The EU regulation that came into force on 10 March requires extensive disclosures from financial market participants. Read on to find out more
by Bethan Rees
The EU's Sustainable Finance Disclosure Regulation (SFDR) has been in force since 10 March and "applies to financial market participants (FMPs) whose business is in Europe, non-EU FMPs (and their subsidiaries) who do business in the EU or sell products to the EU, and non-EU firms that sub-manage EU assets or funds", according to a 2021 report on SFDR by Sustainalize, a Netherlands-based consulting and interim-management firm specialising in sustainability.
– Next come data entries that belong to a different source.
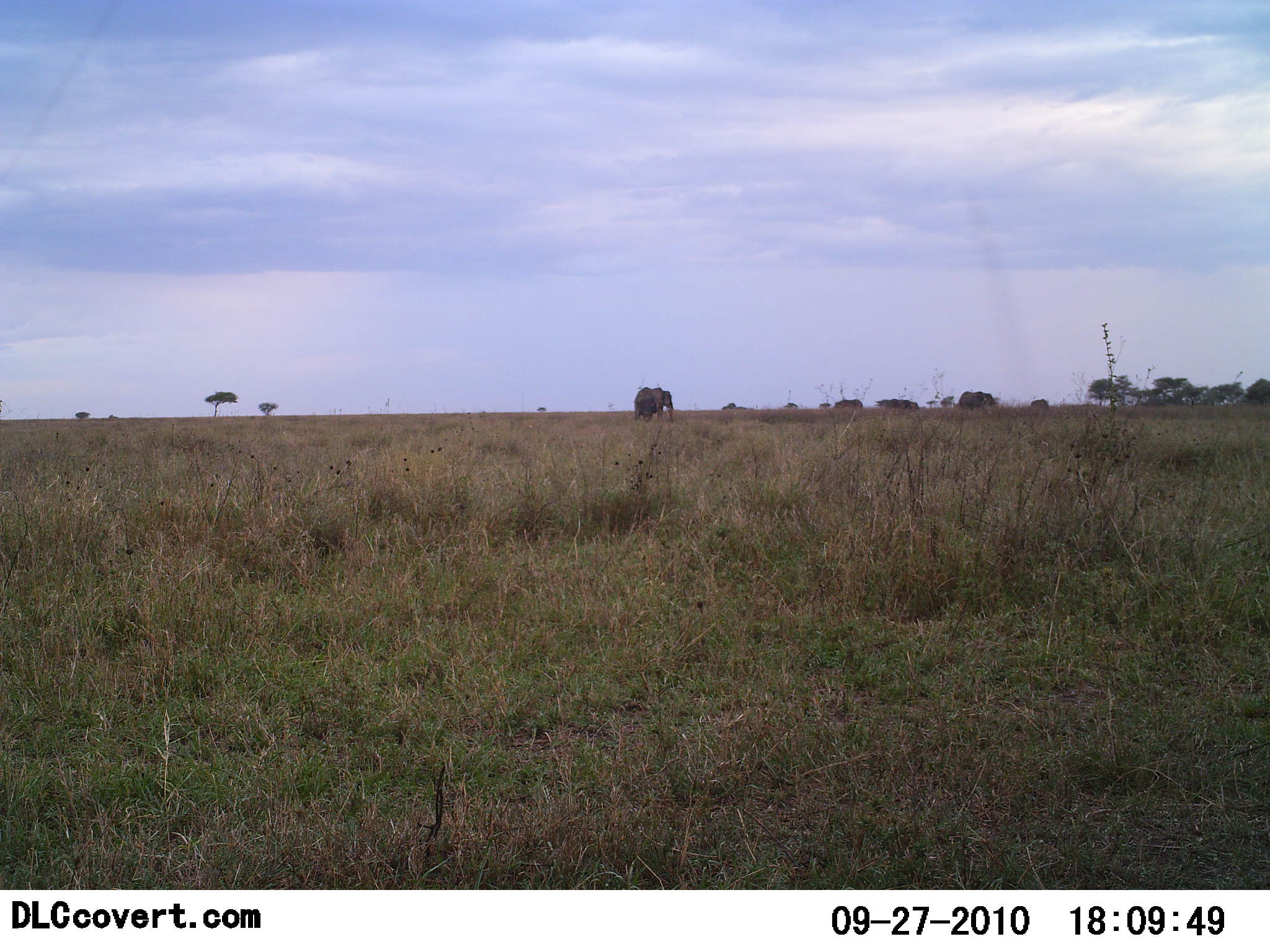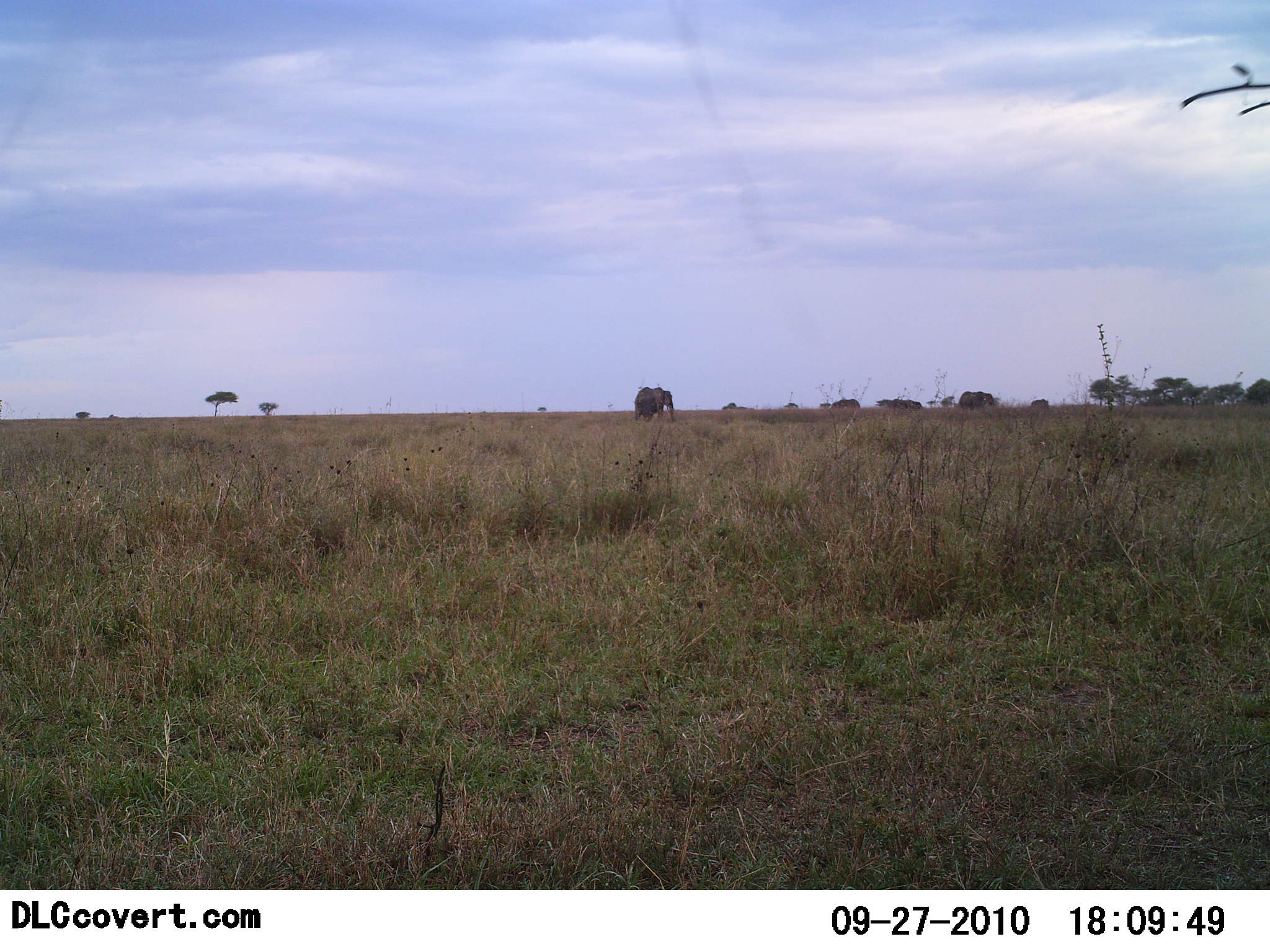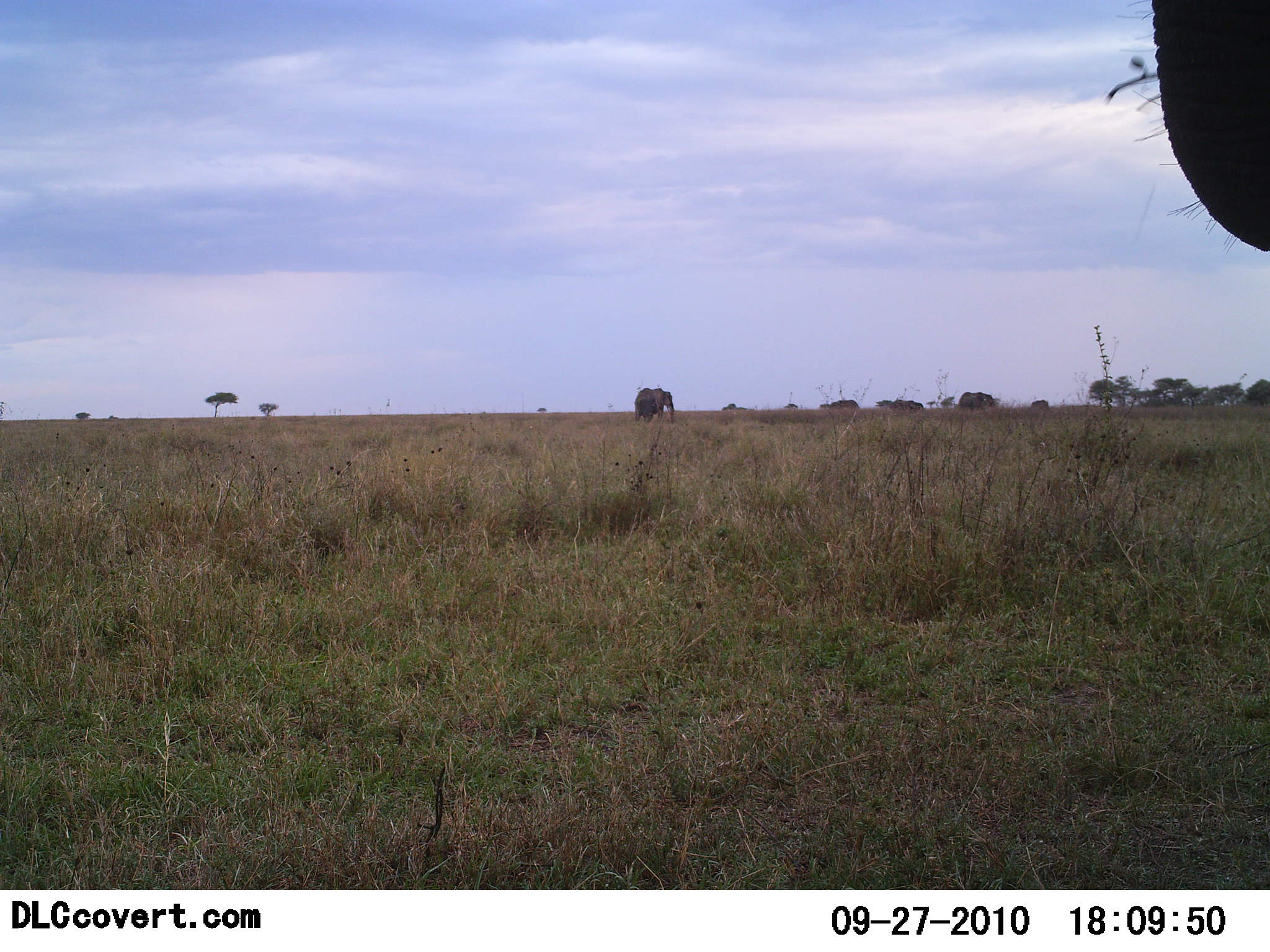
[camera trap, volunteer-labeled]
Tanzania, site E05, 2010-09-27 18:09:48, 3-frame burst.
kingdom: Animalia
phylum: Chordata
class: Mammalia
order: Proboscidea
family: Elephantidae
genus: Loxodonta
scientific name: Loxodonta africana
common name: african bush elephant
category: elephant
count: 2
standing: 92%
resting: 0%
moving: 25%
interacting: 0%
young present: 0%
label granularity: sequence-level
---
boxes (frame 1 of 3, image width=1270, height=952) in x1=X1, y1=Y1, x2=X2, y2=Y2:
animal: x1=635, y1=387, x2=678, y2=427; x1=957, y1=391, x2=995, y2=408; x1=873, y1=398, x2=911, y2=410; x1=833, y1=399, x2=864, y2=409; x1=778, y1=401, x2=798, y2=413; x1=1028, y1=397, x2=1048, y2=409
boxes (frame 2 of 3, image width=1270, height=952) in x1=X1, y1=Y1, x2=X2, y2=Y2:
animal: x1=633, y1=387, x2=676, y2=424; x1=957, y1=391, x2=995, y2=410; x1=874, y1=398, x2=922, y2=411; x1=816, y1=398, x2=860, y2=412; x1=720, y1=400, x2=752, y2=412; x1=1027, y1=398, x2=1050, y2=410; x1=782, y1=402, x2=799, y2=410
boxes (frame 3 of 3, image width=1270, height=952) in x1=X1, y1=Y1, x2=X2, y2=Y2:
animal: x1=1101, y1=1, x2=1269, y2=260; x1=633, y1=387, x2=676, y2=424; x1=957, y1=391, x2=995, y2=410; x1=874, y1=398, x2=922, y2=411; x1=816, y1=398, x2=860, y2=412; x1=720, y1=400, x2=752, y2=412; x1=1027, y1=398, x2=1050, y2=410; x1=782, y1=402, x2=799, y2=410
Here are five things to know about SFDR, drawn from CISI webinars on the subject.
The background
In a CISI TV webinar titled From SFTR to SFDR on 10 February 2021, Farrah Mahmood, senior regulatory analyst at the International Securities Lending Association, provides some context to SFDR, saying that it goes back to 2016, when the European Commission established a high-level expert group on sustainable finance.
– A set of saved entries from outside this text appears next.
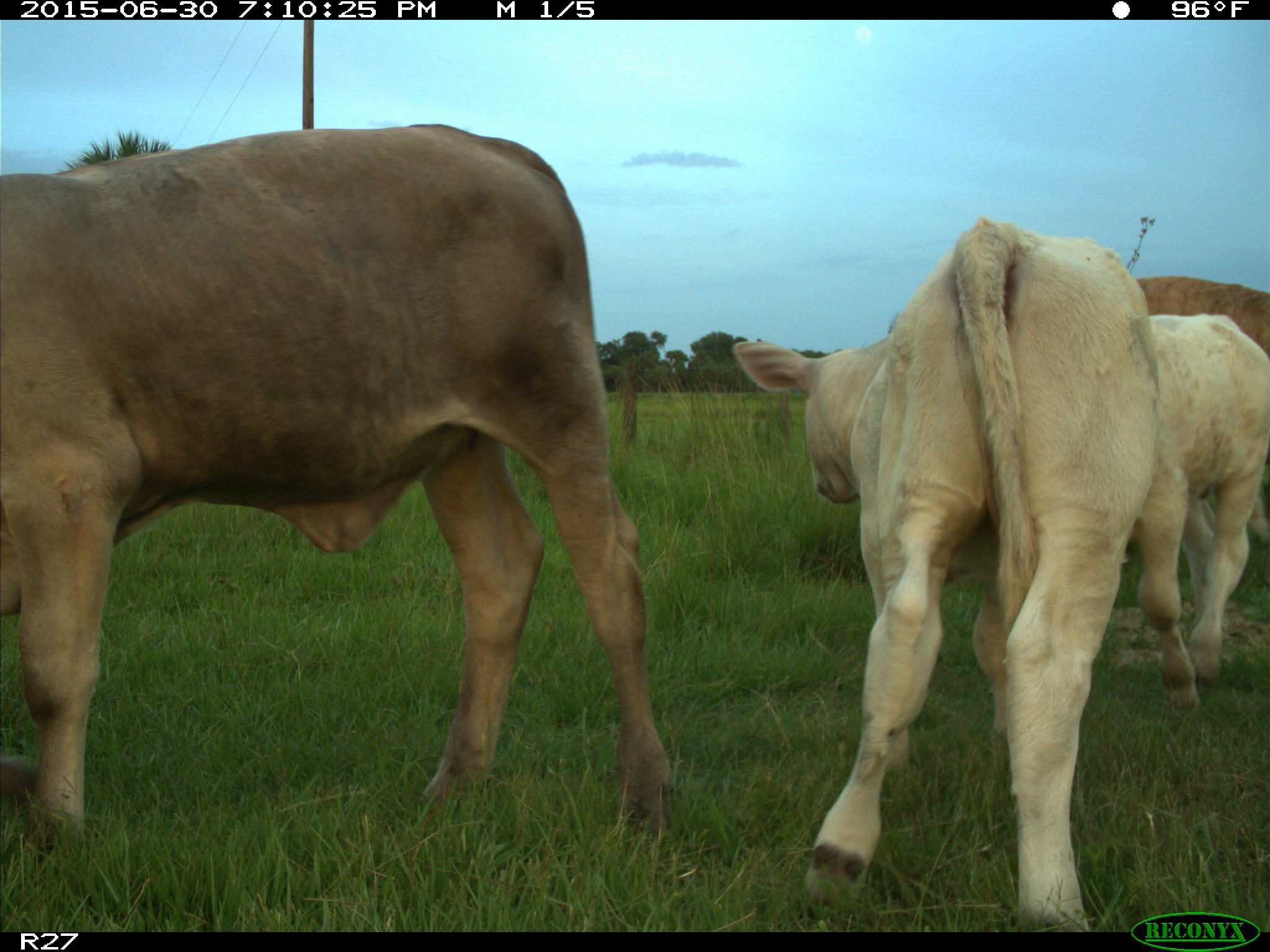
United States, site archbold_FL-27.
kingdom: Animalia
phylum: Chordata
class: Mammalia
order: Artiodactyla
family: Bovidae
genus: Bos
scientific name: Bos taurus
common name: domestic cow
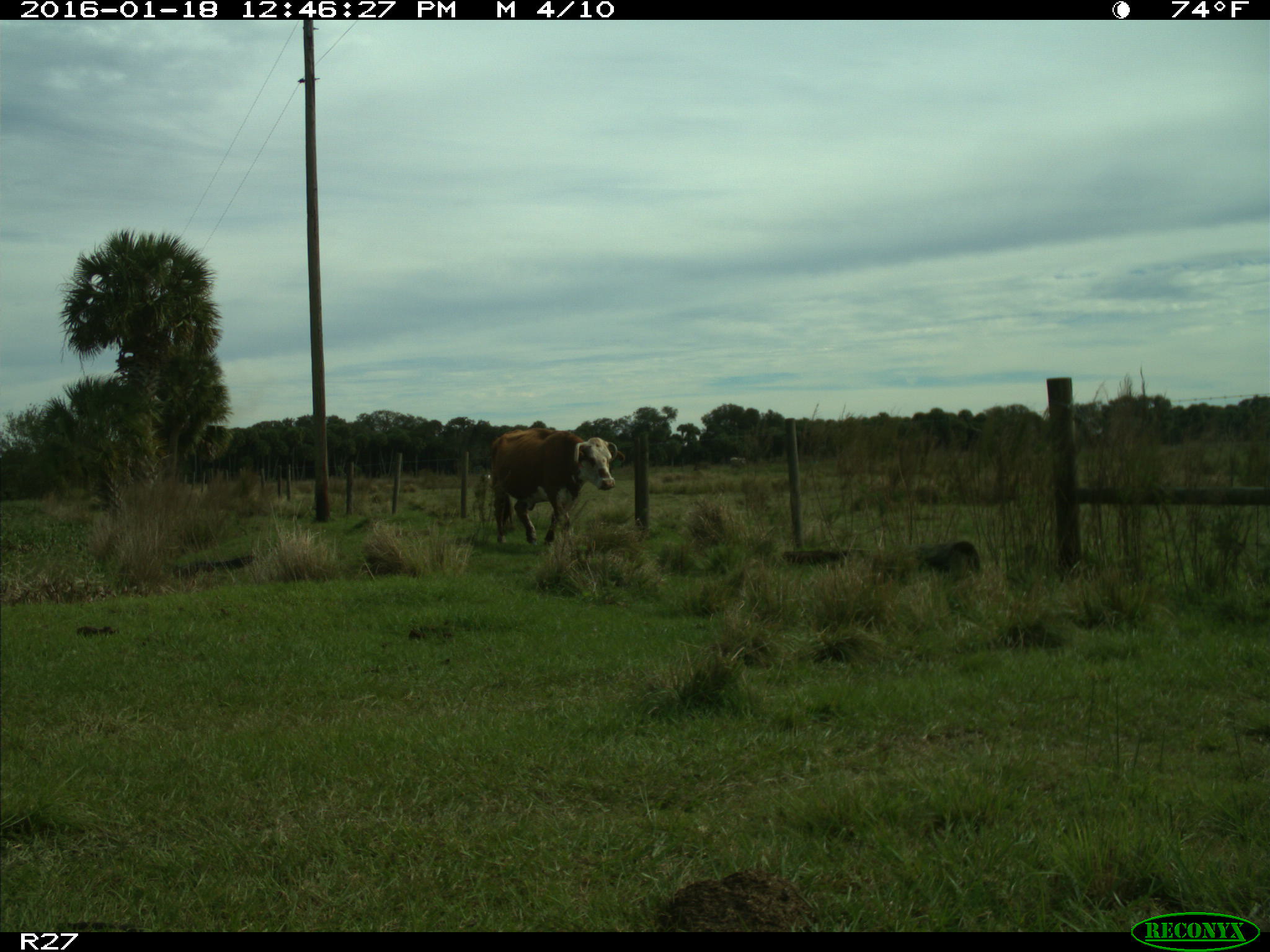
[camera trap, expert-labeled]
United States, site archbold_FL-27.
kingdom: Animalia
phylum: Chordata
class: Mammalia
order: Artiodactyla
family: Bovidae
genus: Bos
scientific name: Bos taurus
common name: domestic cow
"The group's core mandate was to advise the commission on how to mainstream sustainability into risk management," she says. Recommendations of the group were used to form the 2018 Action plan: financing sustainable growth, with action seven of the ten actions "calling for clarification of asset managers and institutional investors’ duties regarding sustainability and a proposal for the regulation on disclosures on sustainable activity". In 2019, co-legislators adopted SFDR as it is today.
Its purpose
Article 1 of the regulation "lays down harmonised rules for financial market participants and financial advisers on transparency with regard to the integration of sustainability risks and the consideration of adverse sustainability impacts in their processes and the provision of sustainability‐related information with respect to financial products".
Mahmood explains in From SFTR to SFDR that one of the main purposes of SFDR is "to address concerns that disclosures are currently inconsistent across the market, which make it difficult for end investors to compare and make informed investment decisions".
"In-scope firms are required to publish written policies on the integration of sustainability risk into their investment decision processes. They are required to make contractual disclosures on how they incorporate these risks into their businesses or product, as well as publish an online description on their website on the methodologies used to assess and to evaluate the effectiveness of investments," she says.
Who does it impact?
The application is broad, says Barry O'Connor, partner, asset management and investment funds at Irish law firm Matheson, in a CISI TV February 2021 webinar titled SFDR – what does it mean for the manager and the investor? He explains that the regulation covers FMPs – essentially anybody that is engaged in portfolio management, including insurance companies, undertakings for collective investment in transferable securities, alternative investment managers, and financial advisers.
In From SFTR to SFDR, Mahmood says that it will also impact investment firms that are subject to the Markets in Financial Instruments Directive reporting for portfolio management services in respect of how they integrate sustainability risk into their investment decisions.
Mahmood says it's important to note that even if an in-scope firm does not offer an environmental, social and governance focused product, it may still be captured by this regulation.
Article 6, 8 and 9 product categories and pre-contract disclosures
Under SFDR, different product categories require additional pre-contractual reporting. In SFDR – what does it mean for the manager and the investor? Louise Dobbyn, partner, financial institutions group at Matheson, explains the difference between article 6, 8 and 9 categories.
Article 6 disclosures apply to all products. FMPs must disclose whether sustainability risks are integrated into their investment decisions, and the likely impact of the sustainability risks on those products.
Article 8 disclosures apply to products often referred to as 'light green products', which promote environmental or social characteristics, or a combination of the two. Firms must disclose which characteristics the products meet, and how the product meets them, Dobbyn says.
Article 9 disclosures apply to products often referred to as 'dark green products' that have sustainable investment as their objective. Dobbyn says that SFDR "defines sustainable investment as investments in economic activity that contribute to an environmental objective, a social objective or investment in human capital or socially disadvantaged communities. Firms must disclose how sustainable investment objectives are being met," she says.
Good governance requirement
Under the regulation, to ensure consistent application, "it is necessary to lay down a harmonised definition of ‘sustainable investment’ which provides that the investee companies follow good governance practices and the precautionary principle of ‘do no significant harm’ is ensured, so that neither the environmental nor the social objective is significantly harmed."
In a Columbia Law School blog, Michelle Kirschner, Chris Hickey and Martin Coombes say that "'good governance practices' is not defined in the SFDR. It is clear from the text that the European legislators intended it to be interpreted widely".
In SFDR – what does it mean for the manager and the investor? Sam Tripuraneni, lead product strategist for commercialising BlackRock Sustainable Investing's IP in EMEA, explains that good governance practices include sound management structure, employee remuneration, employee relations and tax compliance.